その内ばあちゃんがすーすーと寝息を立て始めたので、全員で部屋を移動して一つのテーブルを囲んで雑談を続ける。

 

 

ばあちゃんの今後について、申し込み中の介護施設にもうすぐ空きが出そうとのことでそこから連絡が入れば入所してもらうことになっていた。

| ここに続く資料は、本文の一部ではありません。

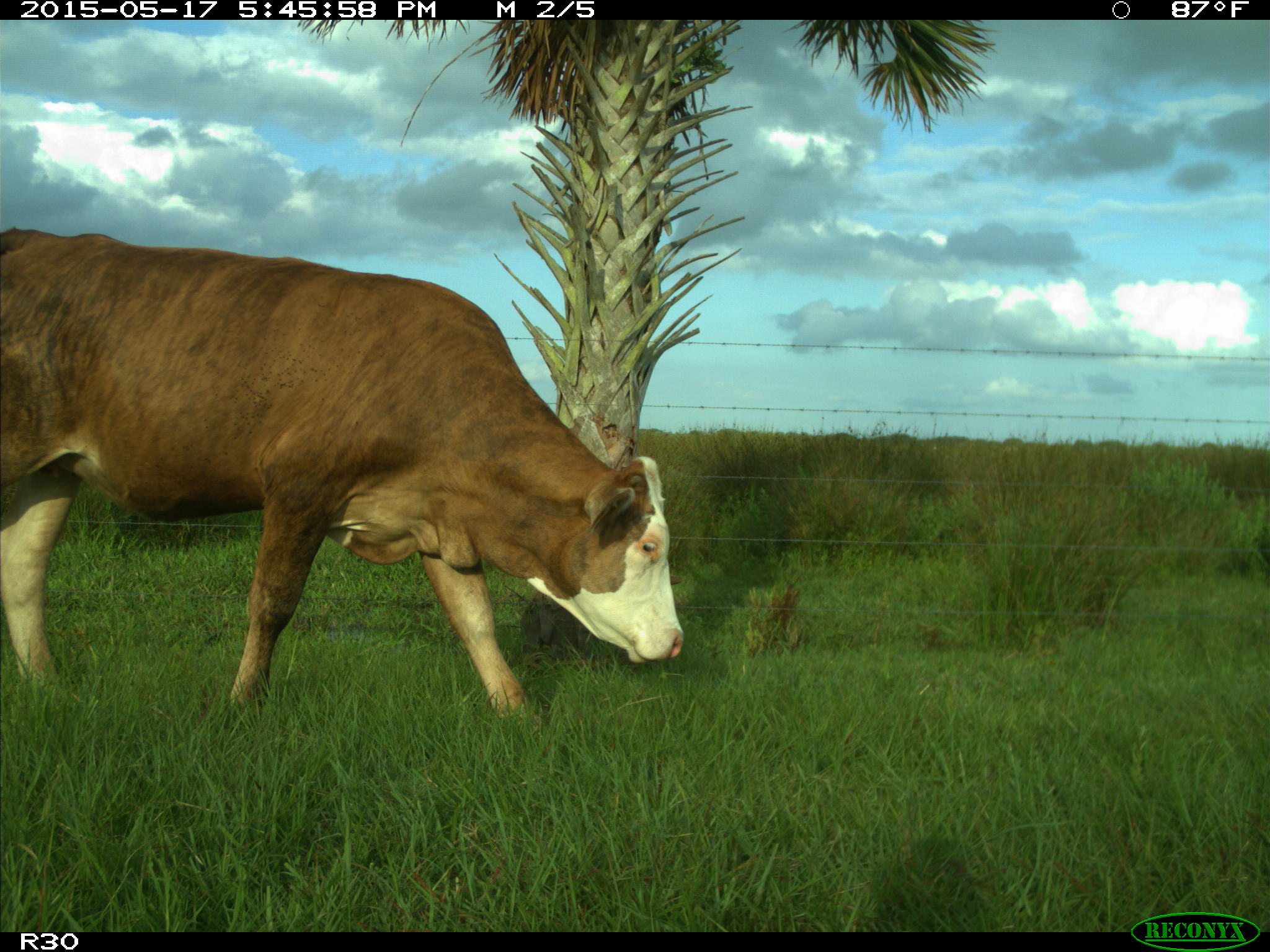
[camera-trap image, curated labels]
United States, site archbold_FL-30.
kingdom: Animalia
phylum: Chordata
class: Mammalia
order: Artiodactyla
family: Bovidae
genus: Bos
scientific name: Bos taurus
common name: domestic cow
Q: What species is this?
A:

事前にみんなは各々そこに顔を出すことで話は纏まっているので、すぐに話題はそれぞれの子供たちのことになった。

 

 

「うちの下の子は、今は仕事が恋人なんて言って結婚のけの字も出ないわ。上の子は上の子で双子育児で毎日が戦争なんて言ってるしね」

「うちも浩貴がねえ…。彼女の方が年上なんだから早いとこちゃんとしなさいって言ってるんだけど、誰に似たんだか煮え切らなくてねえ」

 

 

伯母が溜息交じりにそう言えば、叔母も続く。

 

 

「あらー、浩ちゃん意外ねー。彼女年上なんだぁ」

「そうなのよ。あんたには勿体ないって言ってるんだけど。ふふふ。でもね、さすがに向こうが痺れを切らしちゃったらしくてね、遂にこの間雑誌持たされて帰って来たわ。そしたら中のページにまぁくんがいてさ。キリッとしてかっこよかったわよ」

「あはは。浩ちゃん、既に尻に敷かれてるじゃない。…で、雅紀はどうなの?

「えっ。ぼ、ぼく?!

 

 

それまで僕のいとこたちの話題だったのに、急にこっちに話を振られて焦った。

 

 

「そうよぉ。お付き合いしてる彼女くらいいるんでしょ?どうなの!?

 

 

付き合ってる人はいるけど、彼女じゃないし。相手が同性だとは母親には言えても親戚には何となく言いにくくて答えあぐねる。

 

 

「まぁくんは仕事で綺麗な人はたくさん見てるだろうから、目が肥えてなかなか相手が見つからないんじゃないのー?駄目よ?あんまり上ばっかり見てちゃ」

「そうよー。昔から美人は三日で飽きるって言うからね」

 

 

伯母たちは茶化すようにそう言うけれど、超絶美人のしょーちゃんの顔に見飽きたことなんて一日たりともない。

 

むしろ毎日だって見ていたいぐらいなんだけど、伯母たちに会わせられないのが残念でしょうがない。

 

 

「まあでも、うちもそうだけど、雅紀だってそろそろ孫の顔見せてやりなさいよ。それも親孝行なんだからね」

 

 

そう言われてしまうと何も返す言葉がなく、この場にいることがいたたまれなくなる。

 

 

結婚なんて出来なくて、もちろん子供を持つことなんて不可能な僕らの関係は、親不孝なの?と反論も出来なくて自然と顔が落ちた。

 

 

 

 

 

「…いいのよ。結婚に拘らなくても」

 

 

重苦しい空気を振り払ったのは母さんだった。

 

 

「相手がどんな人であろうと、雅紀が一生を共に出来る人に巡り会えたならそれで十分よ」

 

 

その言葉に顔を上げて母さんを見ると、母さんは穏やかに、穏やかに笑っていた。

 

 

「今は結婚しないって選択肢だってあるんだし、仕事にそれだけ打ち込めるのはすごいことじゃない。男性に頼るだけじゃない自立した大人の女って感じでいいと思うし、私達の時代にはなかったことだわ。子供を一人育てるだけでも一苦労なのに、二人も育ててる上に同時になんて本当に大変なことだと思うから尊敬に値するわ。浩貴くんだって、相手のことをちゃんと考えてるからこそ軽率な行動を取らなかったってことじゃない。みんなしっかりしてるから心配しなくたって大丈夫よ」

 

 

母さん…。

 

 

母さんはいつだって前向きなんだよね。そういうところ、本当にすごいと思うし、僕の周りにはこういう人がたくさんいて、僕は恵まれてるなあっていつも思う。

 

 

 

 

 

『…ゴソッ…。ガサガサガサ…。……じゅ…』

 

 

 

 

「ん?

 

 

どこかからスピーカー越しのようなくぐもった音がして、首を回して発信源を探す。

 

 

『お、みじゅ…』

 

 

ばあちゃんの声がライムグリーンの掌サイズのスピーカーから聞こえた。